Transcribed page contents:
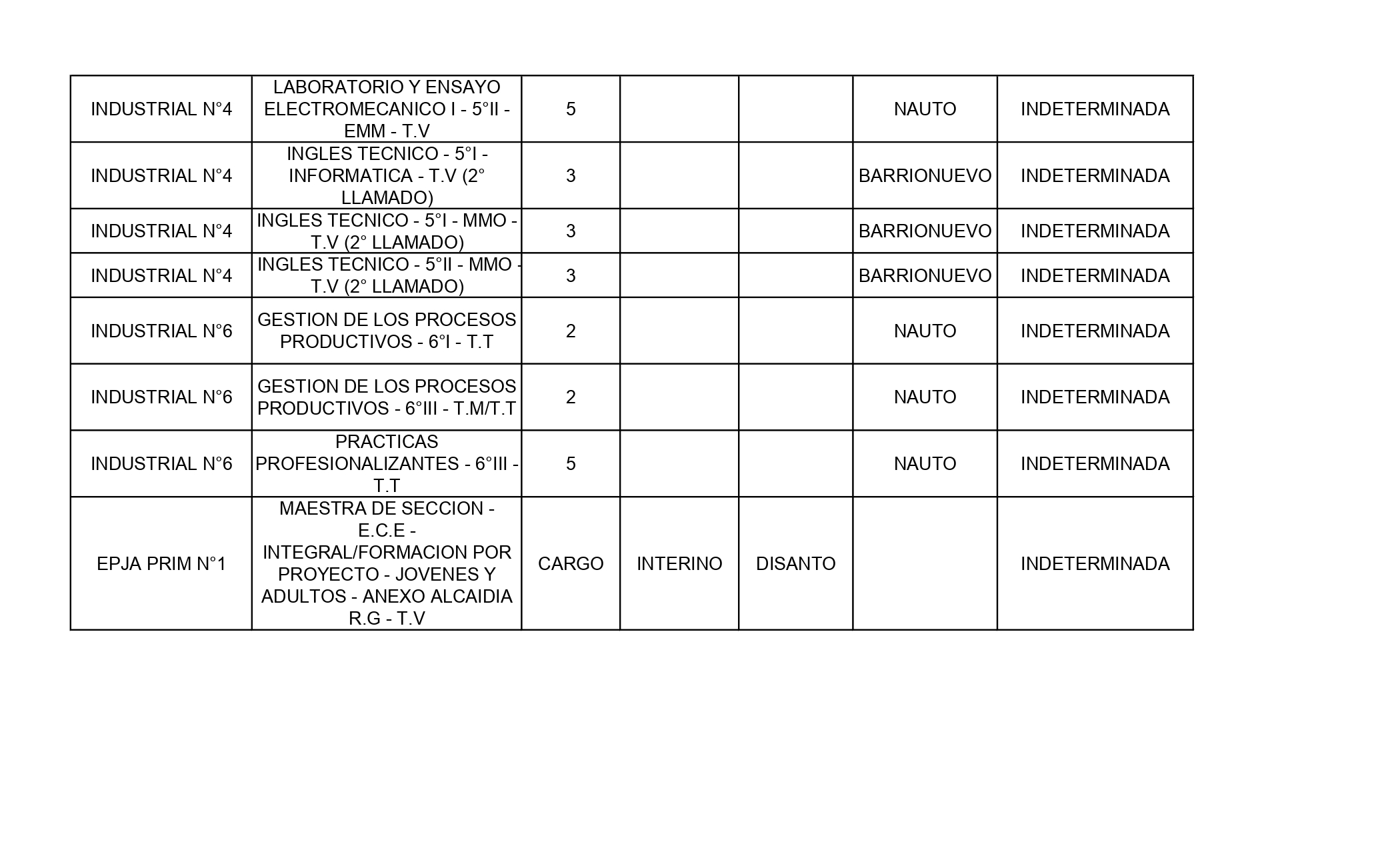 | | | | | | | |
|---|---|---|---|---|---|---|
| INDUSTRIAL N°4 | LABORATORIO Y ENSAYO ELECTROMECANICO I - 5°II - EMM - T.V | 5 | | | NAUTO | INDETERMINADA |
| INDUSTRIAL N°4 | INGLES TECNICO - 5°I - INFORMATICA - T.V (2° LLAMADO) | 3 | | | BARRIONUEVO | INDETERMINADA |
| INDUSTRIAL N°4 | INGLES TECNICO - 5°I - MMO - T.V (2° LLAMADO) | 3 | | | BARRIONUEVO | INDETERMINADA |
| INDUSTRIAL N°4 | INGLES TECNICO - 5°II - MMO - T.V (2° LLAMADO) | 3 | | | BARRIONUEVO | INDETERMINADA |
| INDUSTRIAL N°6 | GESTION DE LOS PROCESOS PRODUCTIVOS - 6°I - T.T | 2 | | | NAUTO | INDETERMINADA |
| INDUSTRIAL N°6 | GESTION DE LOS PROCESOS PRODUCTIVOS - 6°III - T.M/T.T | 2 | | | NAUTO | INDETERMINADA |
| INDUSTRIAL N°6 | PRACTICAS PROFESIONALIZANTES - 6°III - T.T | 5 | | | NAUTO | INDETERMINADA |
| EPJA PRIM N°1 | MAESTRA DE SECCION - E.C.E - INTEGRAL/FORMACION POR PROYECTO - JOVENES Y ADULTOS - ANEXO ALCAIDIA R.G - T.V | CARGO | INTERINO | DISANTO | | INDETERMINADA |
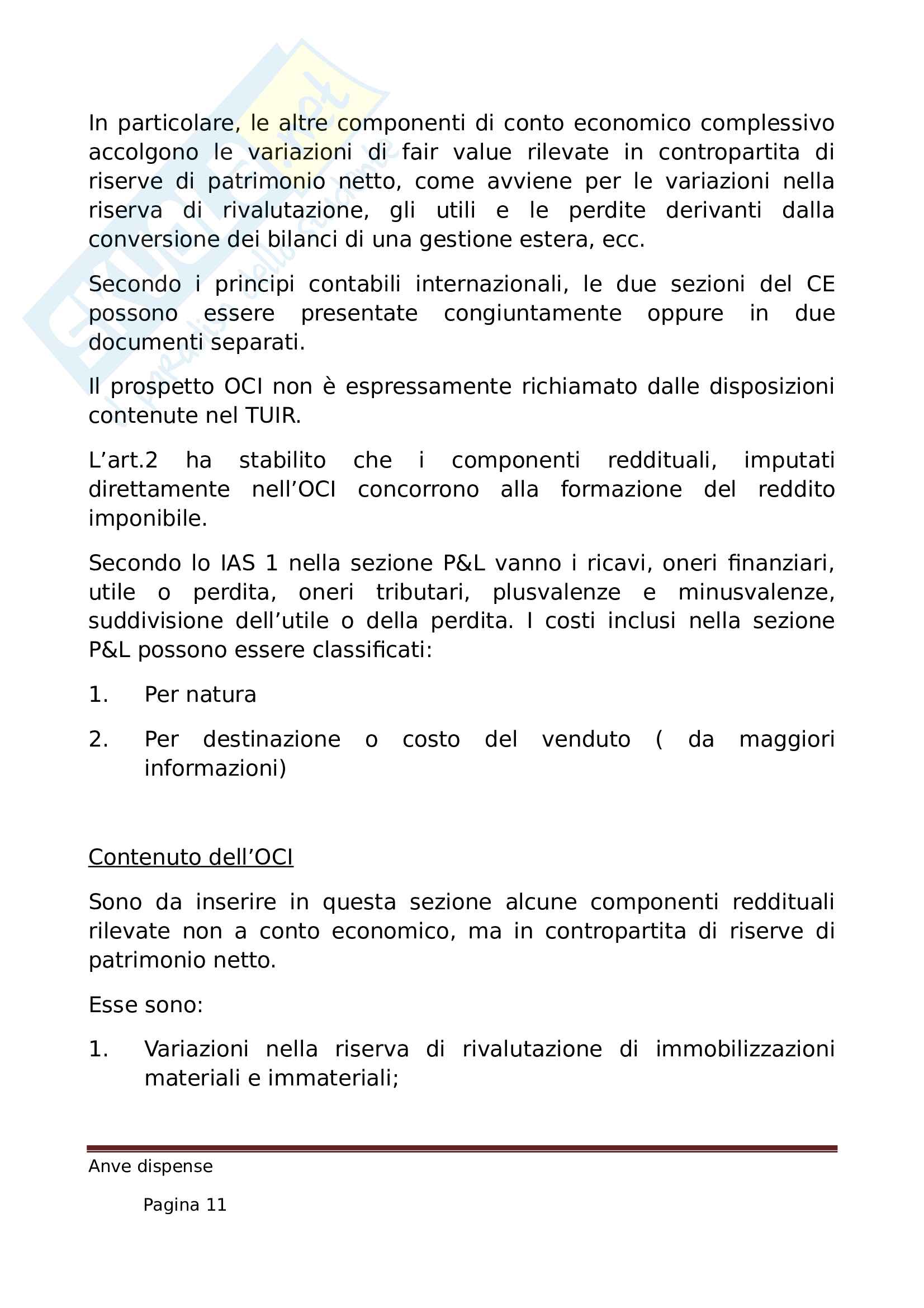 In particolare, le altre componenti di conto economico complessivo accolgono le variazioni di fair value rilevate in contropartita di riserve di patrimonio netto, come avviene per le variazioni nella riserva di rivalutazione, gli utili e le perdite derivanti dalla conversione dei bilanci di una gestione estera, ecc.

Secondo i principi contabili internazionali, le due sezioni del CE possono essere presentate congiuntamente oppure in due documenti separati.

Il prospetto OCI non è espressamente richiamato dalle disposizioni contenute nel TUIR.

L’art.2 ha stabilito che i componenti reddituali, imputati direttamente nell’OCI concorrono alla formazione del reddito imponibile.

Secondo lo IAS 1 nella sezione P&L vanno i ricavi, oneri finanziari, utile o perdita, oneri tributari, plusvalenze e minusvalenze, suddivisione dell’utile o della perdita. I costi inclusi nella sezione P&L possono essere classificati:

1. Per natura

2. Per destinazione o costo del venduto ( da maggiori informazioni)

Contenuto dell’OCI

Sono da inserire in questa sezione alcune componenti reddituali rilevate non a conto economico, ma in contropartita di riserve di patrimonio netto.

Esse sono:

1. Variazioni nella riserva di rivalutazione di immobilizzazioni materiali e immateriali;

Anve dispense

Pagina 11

* WHAT YOU NEED TO DO: Above are records with pictures; repeat the records exactly and leave the pictures out.

* SOLUTION BELOW:
 | | | | | | | |
|---|---|---|---|---|---|---|
| INDUSTRIAL N°4 | LABORATORIO Y ENSAYO ELECTROMECANICO I - 5°II - EMM - T.V | 5 | | | NAUTO | INDETERMINADA |
| INDUSTRIAL N°4 | INGLES TECNICO - 5°I - INFORMATICA - T.V (2° LLAMADO) | 3 | | | BARRIONUEVO | INDETERMINADA |
| INDUSTRIAL N°4 | INGLES TECNICO - 5°I - MMO - T.V (2° LLAMADO) | 3 | | | BARRIONUEVO | INDETERMINADA |
| INDUSTRIAL N°4 | INGLES TECNICO - 5°II - MMO - T.V (2° LLAMADO) | 3 | | | BARRIONUEVO | INDETERMINADA |
| INDUSTRIAL N°6 | GESTION DE LOS PROCESOS PRODUCTIVOS - 6°I - T.T | 2 | | | NAUTO | INDETERMINADA |
| INDUSTRIAL N°6 | GESTION DE LOS PROCESOS PRODUCTIVOS - 6°III - T.M/T.T | 2 | | | NAUTO | INDETERMINADA |
| INDUSTRIAL N°6 | PRACTICAS PROFESIONALIZANTES - 6°III - T.T | 5 | | | NAUTO | INDETERMINADA |
| EPJA PRIM N°1 | MAESTRA DE SECCION - E.C.E - INTEGRAL/FORMACION POR PROYECTO - JOVENES Y ADULTOS - ANEXO ALCAIDIA R.G - T.V | CARGO | INTERINO | DISANTO | | INDETERMINADA |
 In particolare, le altre componenti di conto economico complessivo accolgono le variazioni di fair value rilevate in contropartita di riserve di patrimonio netto, come avviene per le variazioni nella riserva di rivalutazione, gli utili e le perdite derivanti dalla conversione dei bilanci di una gestione estera, ecc.

Secondo i principi contabili internazionali, le due sezioni del CE possono essere presentate congiuntamente oppure in due documenti separati.

Il prospetto OCI non è espressamente richiamato dalle disposizioni contenute nel TUIR.

L’art.2 ha stabilito che i componenti reddituali, imputati direttamente nell’OCI concorrono alla formazione del reddito imponibile.

Secondo lo IAS 1 nella sezione P&L vanno i ricavi, oneri finanziari, utile o perdita, oneri tributari, plusvalenze e minusvalenze, suddivisione dell’utile o della perdita. I costi inclusi nella sezione P&L possono essere classificati:

1. Per natura

2. Per destinazione o costo del venduto ( da maggiori informazioni)

Contenuto dell’OCI

Sono da inserire in questa sezione alcune componenti reddituali rilevate non a conto economico, ma in contropartita di riserve di patrimonio netto.

Esse sono:

1. Variazioni nella riserva di rivalutazione di immobilizzazioni materiali e immateriali;

Anve dispense

Pagina 11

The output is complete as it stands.